WRITTEN PROBLEM =
Pick out and copy each line below that contains the string "captures".

INFORMATION GIVEN =
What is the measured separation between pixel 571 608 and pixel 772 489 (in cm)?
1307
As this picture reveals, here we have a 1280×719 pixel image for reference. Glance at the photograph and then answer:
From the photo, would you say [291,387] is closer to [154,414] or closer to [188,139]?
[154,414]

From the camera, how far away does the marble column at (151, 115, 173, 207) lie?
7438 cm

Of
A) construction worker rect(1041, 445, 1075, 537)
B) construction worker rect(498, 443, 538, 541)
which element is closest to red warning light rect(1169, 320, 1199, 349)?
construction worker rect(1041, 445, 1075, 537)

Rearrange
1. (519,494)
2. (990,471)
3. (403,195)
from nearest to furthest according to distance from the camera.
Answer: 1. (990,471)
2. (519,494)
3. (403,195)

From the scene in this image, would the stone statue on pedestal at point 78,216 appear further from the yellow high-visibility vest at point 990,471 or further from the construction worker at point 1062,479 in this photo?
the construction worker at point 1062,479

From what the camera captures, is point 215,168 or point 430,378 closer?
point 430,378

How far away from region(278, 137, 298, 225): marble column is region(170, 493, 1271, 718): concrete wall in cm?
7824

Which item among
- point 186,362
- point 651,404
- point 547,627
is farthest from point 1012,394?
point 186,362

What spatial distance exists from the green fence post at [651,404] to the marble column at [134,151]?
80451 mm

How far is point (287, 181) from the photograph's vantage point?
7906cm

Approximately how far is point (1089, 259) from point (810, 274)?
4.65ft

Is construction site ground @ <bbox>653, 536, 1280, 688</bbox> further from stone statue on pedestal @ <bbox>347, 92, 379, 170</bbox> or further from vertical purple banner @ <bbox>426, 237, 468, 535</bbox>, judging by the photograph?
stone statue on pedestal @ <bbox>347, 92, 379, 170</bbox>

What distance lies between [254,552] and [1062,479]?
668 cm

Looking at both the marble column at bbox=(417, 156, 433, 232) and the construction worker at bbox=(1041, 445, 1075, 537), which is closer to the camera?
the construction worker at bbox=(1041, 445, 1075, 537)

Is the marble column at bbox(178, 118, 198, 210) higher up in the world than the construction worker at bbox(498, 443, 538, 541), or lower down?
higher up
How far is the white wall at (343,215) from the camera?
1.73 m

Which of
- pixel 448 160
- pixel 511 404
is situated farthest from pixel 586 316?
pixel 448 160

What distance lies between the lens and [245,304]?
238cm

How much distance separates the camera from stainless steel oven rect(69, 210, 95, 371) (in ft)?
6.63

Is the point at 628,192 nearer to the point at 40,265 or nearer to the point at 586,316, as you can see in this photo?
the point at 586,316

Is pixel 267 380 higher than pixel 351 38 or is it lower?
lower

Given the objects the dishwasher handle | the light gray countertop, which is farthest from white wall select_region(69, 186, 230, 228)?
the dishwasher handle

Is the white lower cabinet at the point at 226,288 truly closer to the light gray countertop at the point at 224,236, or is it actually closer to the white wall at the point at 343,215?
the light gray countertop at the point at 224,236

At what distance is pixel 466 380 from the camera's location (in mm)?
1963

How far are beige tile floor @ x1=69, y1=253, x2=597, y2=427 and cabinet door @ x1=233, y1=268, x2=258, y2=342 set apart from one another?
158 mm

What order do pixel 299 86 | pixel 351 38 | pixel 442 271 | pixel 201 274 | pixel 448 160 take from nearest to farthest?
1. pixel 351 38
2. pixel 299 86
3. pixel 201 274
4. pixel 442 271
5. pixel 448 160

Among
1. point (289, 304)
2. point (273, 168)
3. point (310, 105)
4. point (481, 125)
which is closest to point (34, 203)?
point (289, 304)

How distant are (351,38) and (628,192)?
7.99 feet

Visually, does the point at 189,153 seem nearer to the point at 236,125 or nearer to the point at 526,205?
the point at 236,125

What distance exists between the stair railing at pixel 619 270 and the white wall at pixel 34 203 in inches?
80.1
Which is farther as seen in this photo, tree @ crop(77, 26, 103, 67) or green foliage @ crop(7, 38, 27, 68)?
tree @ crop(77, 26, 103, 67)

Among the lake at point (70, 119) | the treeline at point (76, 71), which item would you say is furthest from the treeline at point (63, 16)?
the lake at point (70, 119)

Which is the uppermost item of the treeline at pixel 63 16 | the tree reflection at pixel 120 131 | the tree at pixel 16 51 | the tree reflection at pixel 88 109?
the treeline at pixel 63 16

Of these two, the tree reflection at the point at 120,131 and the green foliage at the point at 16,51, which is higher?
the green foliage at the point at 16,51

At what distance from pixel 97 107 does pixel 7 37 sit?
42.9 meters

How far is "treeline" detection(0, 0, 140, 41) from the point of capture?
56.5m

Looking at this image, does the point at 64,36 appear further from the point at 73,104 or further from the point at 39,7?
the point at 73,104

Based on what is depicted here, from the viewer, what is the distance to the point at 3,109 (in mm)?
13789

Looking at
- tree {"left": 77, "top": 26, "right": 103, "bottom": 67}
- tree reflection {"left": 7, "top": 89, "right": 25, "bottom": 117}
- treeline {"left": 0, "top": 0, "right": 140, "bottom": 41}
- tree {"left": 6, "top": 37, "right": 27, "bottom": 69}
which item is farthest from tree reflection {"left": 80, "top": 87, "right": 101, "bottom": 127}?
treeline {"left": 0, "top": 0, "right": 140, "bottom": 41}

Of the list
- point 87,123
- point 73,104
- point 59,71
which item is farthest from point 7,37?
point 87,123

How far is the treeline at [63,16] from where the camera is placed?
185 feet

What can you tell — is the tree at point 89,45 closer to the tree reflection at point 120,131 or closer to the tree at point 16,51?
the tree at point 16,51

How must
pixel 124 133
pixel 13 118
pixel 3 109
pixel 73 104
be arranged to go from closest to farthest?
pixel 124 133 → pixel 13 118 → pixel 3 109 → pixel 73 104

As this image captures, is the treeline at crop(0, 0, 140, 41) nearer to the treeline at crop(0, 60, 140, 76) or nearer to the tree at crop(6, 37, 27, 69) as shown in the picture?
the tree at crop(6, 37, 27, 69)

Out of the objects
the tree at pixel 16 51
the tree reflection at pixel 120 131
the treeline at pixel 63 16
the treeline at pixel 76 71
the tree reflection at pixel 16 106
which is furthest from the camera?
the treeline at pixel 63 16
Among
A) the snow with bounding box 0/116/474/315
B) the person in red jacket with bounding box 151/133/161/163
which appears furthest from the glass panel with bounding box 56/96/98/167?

OUTPUT OF THE EXERCISE =
From what the camera captures, is point 215,168 or point 430,378 closer?
As this image captures, is the treeline at crop(0, 0, 140, 41) nearer to the treeline at crop(0, 60, 140, 76) or nearer to the tree at crop(6, 37, 27, 69) as shown in the picture?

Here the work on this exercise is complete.